1. Workshop Introduction

jeudi 3 avril 2014

A large panel of research areas historically arise from artificial intelligence and deal with language, interaction, vision and multimedia. They have in common to make an extensive use of large corpora and automatic processing within a statistical modeling paradigm. Humanities and in particular applied linguistics and language sciences share similar objects of study. As the former, they tend to increase their research activities including large corpora and relying in particular on automatic instruments. We can take as an example the communities working on speech, with growing links between researchers in automatic speech and language processing and linguists, e.g. dealing with spontaneous speech (disfluencies, phonetic reduction, etc), corpus linguistics (where scientific facts are derived from large corpora), or innovative instrumental linguistics (where scientific facts are produced by automatic systems on the same corpus).

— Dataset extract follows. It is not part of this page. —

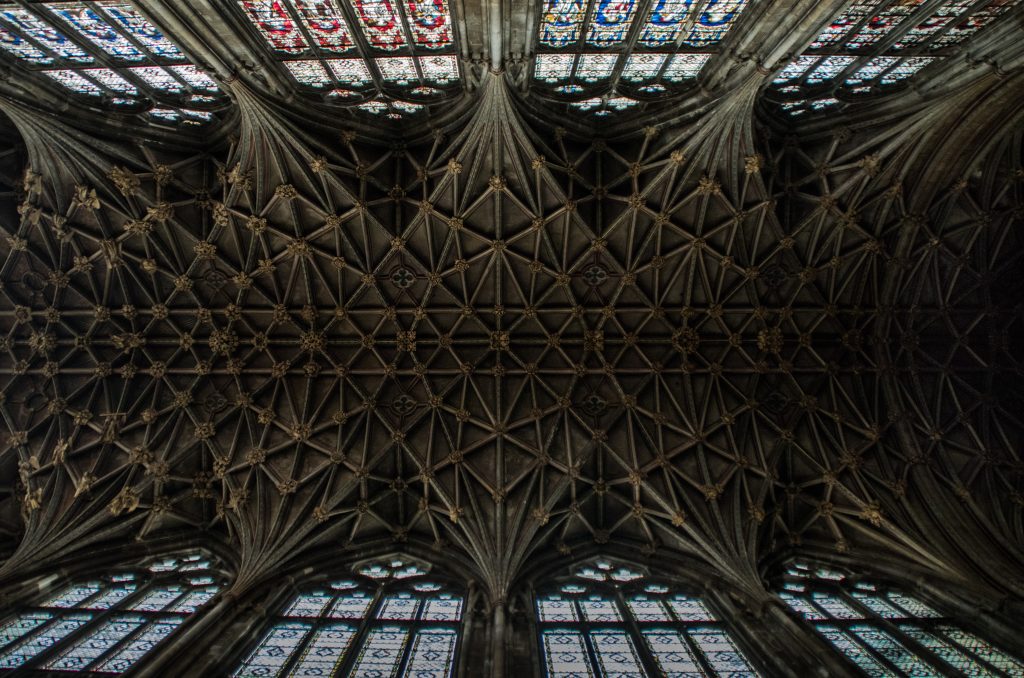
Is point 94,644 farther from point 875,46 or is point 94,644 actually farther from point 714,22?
point 875,46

Much progress has been made in improving methods and models of automatic processing, through objective measures over system errors. However, beyond a certain level of performance, the marginal cost incurred to address residual errors increases exponentially. Watching these errors not only via a global measure but as an object of study per se, may allow us to overcome this drawback.

For the duration of an interdisciplinary workshop, we propose to gather these different communities around the problem of error analysis in 3M data (multimedia, multimodal, multilingual) processing. Errors may arise from the following automatic processes covered in this workshop : automatic speech transcription, multimedia person recognition and translation as well as from human annotation and inconsistency errors.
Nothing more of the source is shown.